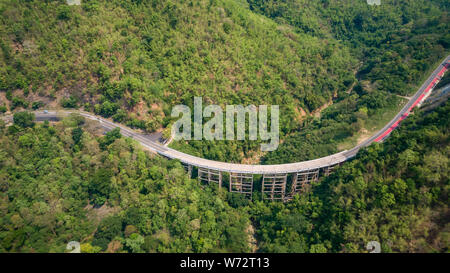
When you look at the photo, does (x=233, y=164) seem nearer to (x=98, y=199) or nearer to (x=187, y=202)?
(x=187, y=202)

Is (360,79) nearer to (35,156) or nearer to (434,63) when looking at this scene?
(434,63)

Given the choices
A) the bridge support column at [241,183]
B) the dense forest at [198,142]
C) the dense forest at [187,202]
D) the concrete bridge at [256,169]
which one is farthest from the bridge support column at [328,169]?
the bridge support column at [241,183]

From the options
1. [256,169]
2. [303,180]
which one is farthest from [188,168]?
[303,180]

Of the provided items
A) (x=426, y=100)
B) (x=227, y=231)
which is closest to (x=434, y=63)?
(x=426, y=100)

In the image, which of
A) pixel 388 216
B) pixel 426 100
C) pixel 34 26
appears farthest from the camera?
pixel 426 100

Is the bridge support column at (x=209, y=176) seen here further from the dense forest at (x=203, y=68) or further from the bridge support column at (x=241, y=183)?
the dense forest at (x=203, y=68)
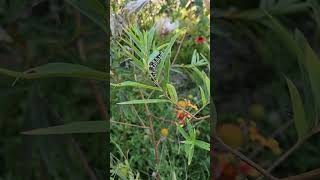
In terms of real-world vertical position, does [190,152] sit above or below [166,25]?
below

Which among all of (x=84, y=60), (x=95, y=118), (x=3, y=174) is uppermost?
(x=84, y=60)

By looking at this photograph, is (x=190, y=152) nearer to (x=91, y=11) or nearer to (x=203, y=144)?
(x=203, y=144)

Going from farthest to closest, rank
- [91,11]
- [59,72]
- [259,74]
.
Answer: [259,74] < [91,11] < [59,72]

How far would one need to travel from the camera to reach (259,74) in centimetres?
130

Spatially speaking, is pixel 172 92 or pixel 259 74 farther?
pixel 259 74

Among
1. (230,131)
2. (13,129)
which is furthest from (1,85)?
(230,131)

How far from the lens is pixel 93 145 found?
1.20 metres

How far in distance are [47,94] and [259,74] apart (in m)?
0.44

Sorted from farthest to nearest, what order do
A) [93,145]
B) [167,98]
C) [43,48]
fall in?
[93,145] < [43,48] < [167,98]

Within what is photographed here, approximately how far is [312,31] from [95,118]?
18.1 inches

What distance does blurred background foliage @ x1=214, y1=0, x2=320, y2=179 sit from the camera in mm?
1229

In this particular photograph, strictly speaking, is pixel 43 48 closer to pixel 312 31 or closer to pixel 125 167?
pixel 125 167

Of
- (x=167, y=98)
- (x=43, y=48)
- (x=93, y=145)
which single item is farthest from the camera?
(x=93, y=145)

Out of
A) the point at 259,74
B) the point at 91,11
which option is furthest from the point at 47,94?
the point at 259,74
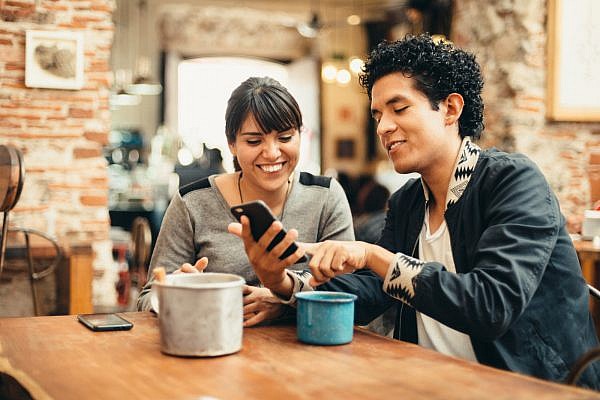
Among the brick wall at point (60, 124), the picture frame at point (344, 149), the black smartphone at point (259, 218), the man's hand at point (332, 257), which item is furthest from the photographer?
the picture frame at point (344, 149)

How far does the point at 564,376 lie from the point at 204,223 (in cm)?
100

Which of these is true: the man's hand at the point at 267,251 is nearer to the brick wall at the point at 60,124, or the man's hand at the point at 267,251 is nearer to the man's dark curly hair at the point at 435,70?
the man's dark curly hair at the point at 435,70

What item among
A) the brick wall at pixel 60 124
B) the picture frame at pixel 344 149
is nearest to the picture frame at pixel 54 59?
the brick wall at pixel 60 124

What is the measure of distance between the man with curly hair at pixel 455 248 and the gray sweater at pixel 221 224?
190mm

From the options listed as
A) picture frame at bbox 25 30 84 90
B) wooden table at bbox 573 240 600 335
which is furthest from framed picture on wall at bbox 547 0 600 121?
picture frame at bbox 25 30 84 90

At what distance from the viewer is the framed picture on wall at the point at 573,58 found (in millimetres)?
4621

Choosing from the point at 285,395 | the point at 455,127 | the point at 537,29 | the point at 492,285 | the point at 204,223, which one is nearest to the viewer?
the point at 285,395

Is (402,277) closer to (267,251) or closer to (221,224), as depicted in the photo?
(267,251)

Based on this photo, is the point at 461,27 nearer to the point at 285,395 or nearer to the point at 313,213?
the point at 313,213

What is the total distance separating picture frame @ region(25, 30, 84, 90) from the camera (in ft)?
13.1

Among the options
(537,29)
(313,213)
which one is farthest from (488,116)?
Answer: (313,213)

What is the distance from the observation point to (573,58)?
465 centimetres

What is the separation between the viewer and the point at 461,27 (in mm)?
5176

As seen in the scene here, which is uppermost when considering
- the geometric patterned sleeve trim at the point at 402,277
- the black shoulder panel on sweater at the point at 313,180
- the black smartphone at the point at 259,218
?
the black shoulder panel on sweater at the point at 313,180
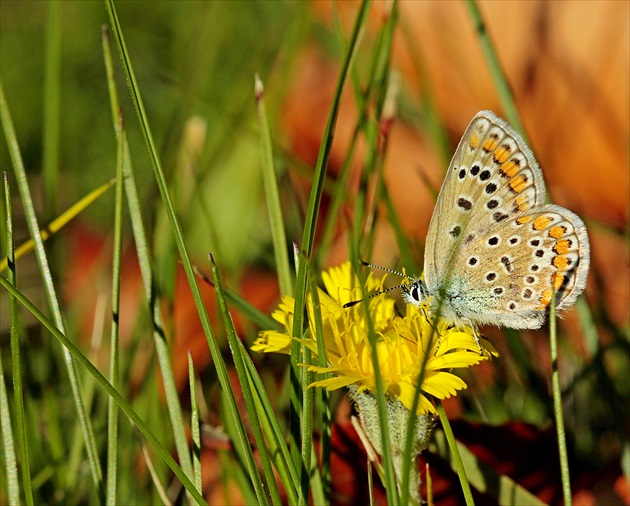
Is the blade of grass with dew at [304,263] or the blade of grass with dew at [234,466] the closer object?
the blade of grass with dew at [304,263]

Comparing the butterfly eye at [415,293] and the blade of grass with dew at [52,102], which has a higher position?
the blade of grass with dew at [52,102]

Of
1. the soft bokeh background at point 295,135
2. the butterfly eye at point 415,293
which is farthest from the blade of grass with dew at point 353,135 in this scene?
the butterfly eye at point 415,293

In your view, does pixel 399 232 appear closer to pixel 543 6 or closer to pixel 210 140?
pixel 543 6

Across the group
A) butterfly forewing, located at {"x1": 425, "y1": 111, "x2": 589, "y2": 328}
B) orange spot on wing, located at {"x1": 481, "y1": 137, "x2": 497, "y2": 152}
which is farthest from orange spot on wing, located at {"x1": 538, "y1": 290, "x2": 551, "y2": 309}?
orange spot on wing, located at {"x1": 481, "y1": 137, "x2": 497, "y2": 152}

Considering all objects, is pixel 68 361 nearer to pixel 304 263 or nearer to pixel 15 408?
pixel 15 408

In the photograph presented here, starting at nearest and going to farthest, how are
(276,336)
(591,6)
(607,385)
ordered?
1. (276,336)
2. (607,385)
3. (591,6)

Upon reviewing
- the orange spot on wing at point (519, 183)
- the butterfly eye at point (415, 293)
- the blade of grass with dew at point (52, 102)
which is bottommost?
the butterfly eye at point (415, 293)

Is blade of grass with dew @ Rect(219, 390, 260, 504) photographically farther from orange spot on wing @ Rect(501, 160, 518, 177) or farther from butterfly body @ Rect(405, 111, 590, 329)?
orange spot on wing @ Rect(501, 160, 518, 177)

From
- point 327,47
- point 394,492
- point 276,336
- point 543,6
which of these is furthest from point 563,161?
point 394,492

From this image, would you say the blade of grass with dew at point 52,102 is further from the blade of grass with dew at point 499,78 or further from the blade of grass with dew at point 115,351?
the blade of grass with dew at point 499,78
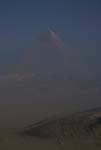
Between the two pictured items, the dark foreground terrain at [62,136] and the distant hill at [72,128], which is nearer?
the dark foreground terrain at [62,136]

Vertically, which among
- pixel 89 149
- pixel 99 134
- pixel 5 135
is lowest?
pixel 89 149

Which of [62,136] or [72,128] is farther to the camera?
[72,128]

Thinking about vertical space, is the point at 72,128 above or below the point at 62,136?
above

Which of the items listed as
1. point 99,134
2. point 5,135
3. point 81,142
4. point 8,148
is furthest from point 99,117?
point 8,148

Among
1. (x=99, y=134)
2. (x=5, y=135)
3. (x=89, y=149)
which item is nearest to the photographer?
(x=89, y=149)

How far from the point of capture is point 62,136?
81188 mm

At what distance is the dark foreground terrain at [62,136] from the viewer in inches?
2773

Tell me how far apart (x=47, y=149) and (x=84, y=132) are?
17513 mm

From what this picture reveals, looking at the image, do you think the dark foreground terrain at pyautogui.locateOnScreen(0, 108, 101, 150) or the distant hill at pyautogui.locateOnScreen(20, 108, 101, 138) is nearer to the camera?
the dark foreground terrain at pyautogui.locateOnScreen(0, 108, 101, 150)

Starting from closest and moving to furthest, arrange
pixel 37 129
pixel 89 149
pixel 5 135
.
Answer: pixel 89 149, pixel 5 135, pixel 37 129

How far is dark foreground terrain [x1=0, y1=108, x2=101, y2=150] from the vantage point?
70438 millimetres

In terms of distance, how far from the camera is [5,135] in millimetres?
85562

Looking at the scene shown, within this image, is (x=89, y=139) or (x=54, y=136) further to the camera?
(x=54, y=136)

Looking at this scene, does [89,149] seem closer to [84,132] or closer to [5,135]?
[84,132]
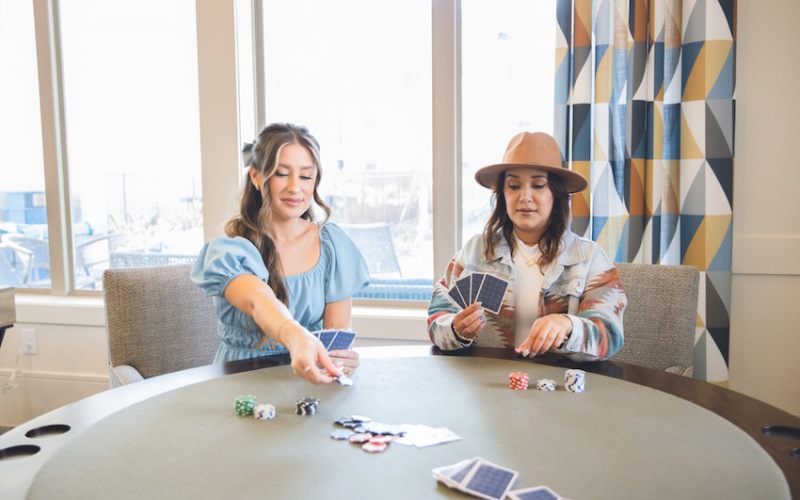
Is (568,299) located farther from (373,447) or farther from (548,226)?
(373,447)

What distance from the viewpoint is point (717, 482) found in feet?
3.21

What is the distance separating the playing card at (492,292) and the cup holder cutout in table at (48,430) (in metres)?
0.97

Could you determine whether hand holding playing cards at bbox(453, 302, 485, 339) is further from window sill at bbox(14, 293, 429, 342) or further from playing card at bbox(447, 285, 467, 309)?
window sill at bbox(14, 293, 429, 342)

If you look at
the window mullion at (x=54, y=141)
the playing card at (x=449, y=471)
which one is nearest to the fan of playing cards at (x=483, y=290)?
the playing card at (x=449, y=471)

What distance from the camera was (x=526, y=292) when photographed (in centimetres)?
195

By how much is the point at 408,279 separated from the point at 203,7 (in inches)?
59.1

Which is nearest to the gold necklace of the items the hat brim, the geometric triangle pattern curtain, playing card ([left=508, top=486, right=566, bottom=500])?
the hat brim

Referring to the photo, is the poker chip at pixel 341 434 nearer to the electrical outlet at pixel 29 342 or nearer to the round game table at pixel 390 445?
the round game table at pixel 390 445

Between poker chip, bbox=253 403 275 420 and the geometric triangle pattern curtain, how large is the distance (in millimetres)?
1564

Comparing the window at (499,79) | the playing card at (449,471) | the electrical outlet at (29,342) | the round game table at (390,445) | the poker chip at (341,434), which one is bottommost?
the electrical outlet at (29,342)

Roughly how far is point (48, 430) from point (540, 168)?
1375 millimetres

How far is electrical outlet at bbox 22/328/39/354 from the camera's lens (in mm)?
3342

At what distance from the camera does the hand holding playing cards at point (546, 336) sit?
1.58 m

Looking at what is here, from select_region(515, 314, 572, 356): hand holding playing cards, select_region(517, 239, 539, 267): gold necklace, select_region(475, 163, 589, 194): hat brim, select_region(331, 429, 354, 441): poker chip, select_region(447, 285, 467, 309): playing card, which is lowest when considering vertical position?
select_region(331, 429, 354, 441): poker chip
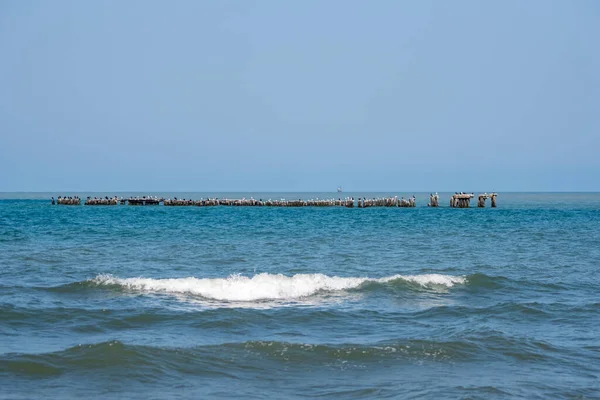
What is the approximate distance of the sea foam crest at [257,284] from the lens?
16.8m

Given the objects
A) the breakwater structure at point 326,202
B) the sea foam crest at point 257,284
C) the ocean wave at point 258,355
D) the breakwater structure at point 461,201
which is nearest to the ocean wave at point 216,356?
the ocean wave at point 258,355

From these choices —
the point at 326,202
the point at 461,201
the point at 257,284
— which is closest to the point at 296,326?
the point at 257,284

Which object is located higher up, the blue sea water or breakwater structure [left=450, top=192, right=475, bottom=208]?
breakwater structure [left=450, top=192, right=475, bottom=208]

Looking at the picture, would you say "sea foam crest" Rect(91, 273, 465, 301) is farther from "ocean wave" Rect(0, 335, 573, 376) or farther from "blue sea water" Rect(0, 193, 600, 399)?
"ocean wave" Rect(0, 335, 573, 376)

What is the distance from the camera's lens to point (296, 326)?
13.3 metres

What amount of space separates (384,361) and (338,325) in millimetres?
2610

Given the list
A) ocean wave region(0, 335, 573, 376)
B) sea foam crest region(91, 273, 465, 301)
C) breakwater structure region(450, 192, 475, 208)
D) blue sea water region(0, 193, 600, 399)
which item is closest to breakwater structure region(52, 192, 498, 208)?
breakwater structure region(450, 192, 475, 208)

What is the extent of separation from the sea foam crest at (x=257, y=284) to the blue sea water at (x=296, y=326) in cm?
7

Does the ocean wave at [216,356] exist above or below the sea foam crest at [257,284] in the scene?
below

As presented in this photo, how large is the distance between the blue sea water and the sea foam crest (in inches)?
2.7

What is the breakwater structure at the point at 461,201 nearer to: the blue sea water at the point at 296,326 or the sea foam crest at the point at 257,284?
the blue sea water at the point at 296,326

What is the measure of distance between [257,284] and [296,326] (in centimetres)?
453

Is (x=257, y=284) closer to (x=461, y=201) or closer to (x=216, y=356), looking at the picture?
(x=216, y=356)

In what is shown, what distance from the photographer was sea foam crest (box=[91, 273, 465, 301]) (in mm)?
16812
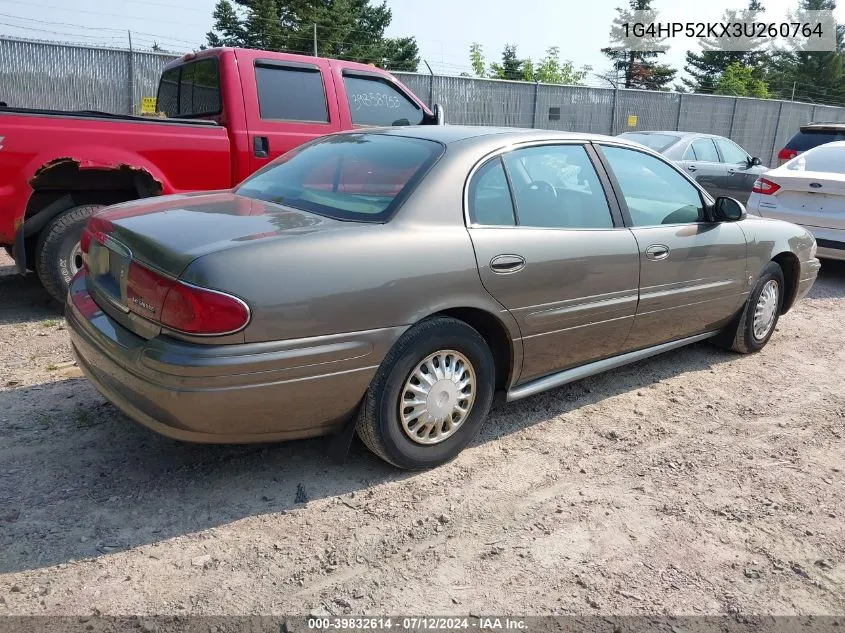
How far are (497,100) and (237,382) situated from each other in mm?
14596

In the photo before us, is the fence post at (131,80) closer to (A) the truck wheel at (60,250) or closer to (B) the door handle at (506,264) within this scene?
(A) the truck wheel at (60,250)

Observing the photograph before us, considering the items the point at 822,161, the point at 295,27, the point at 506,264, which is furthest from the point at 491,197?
the point at 295,27

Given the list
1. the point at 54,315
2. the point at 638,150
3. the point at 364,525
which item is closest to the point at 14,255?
the point at 54,315

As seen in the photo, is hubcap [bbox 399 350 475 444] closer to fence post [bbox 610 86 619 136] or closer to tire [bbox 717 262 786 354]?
tire [bbox 717 262 786 354]

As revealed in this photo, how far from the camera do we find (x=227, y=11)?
115ft

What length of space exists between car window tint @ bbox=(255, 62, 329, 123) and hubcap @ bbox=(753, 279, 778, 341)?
379 cm

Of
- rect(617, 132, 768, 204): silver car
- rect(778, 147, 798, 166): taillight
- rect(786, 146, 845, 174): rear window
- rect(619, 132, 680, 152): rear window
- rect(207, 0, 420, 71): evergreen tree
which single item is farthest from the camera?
rect(207, 0, 420, 71): evergreen tree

- _EXERCISE OBJECTIVE_
Reproduce exactly the line containing "In the photo before" and every line after it through the end of the records above, and nothing else.

- _WRITTEN ANSWER_
In the photo before us, is the fence post at (131,80) closer to (A) the truck wheel at (60,250) or closer to (B) the door handle at (506,264) within this scene?
(A) the truck wheel at (60,250)

Observing the photograph before us, considering the items the point at 822,161, the point at 295,27, the point at 506,264, which is furthest from the point at 491,197?
the point at 295,27

Given the list
1. the point at 54,315
2. the point at 638,150
3. the point at 364,525
which item is closest to the point at 14,255?
the point at 54,315

As seen in the photo, is hubcap [bbox 399 350 475 444] closer to fence post [bbox 610 86 619 136] or closer to tire [bbox 717 262 786 354]?
tire [bbox 717 262 786 354]

As revealed in this photo, how far from the camera do we find (x=227, y=11)?
115ft

What length of space exists between car window tint @ bbox=(255, 62, 329, 123) and hubcap @ bbox=(753, 279, 778, 341)?
379 cm

Of
- rect(617, 132, 768, 204): silver car
- rect(778, 147, 798, 166): taillight
- rect(786, 146, 845, 174): rear window
- rect(619, 132, 680, 152): rear window
- rect(207, 0, 420, 71): evergreen tree
which single item is farthest from the camera?
rect(207, 0, 420, 71): evergreen tree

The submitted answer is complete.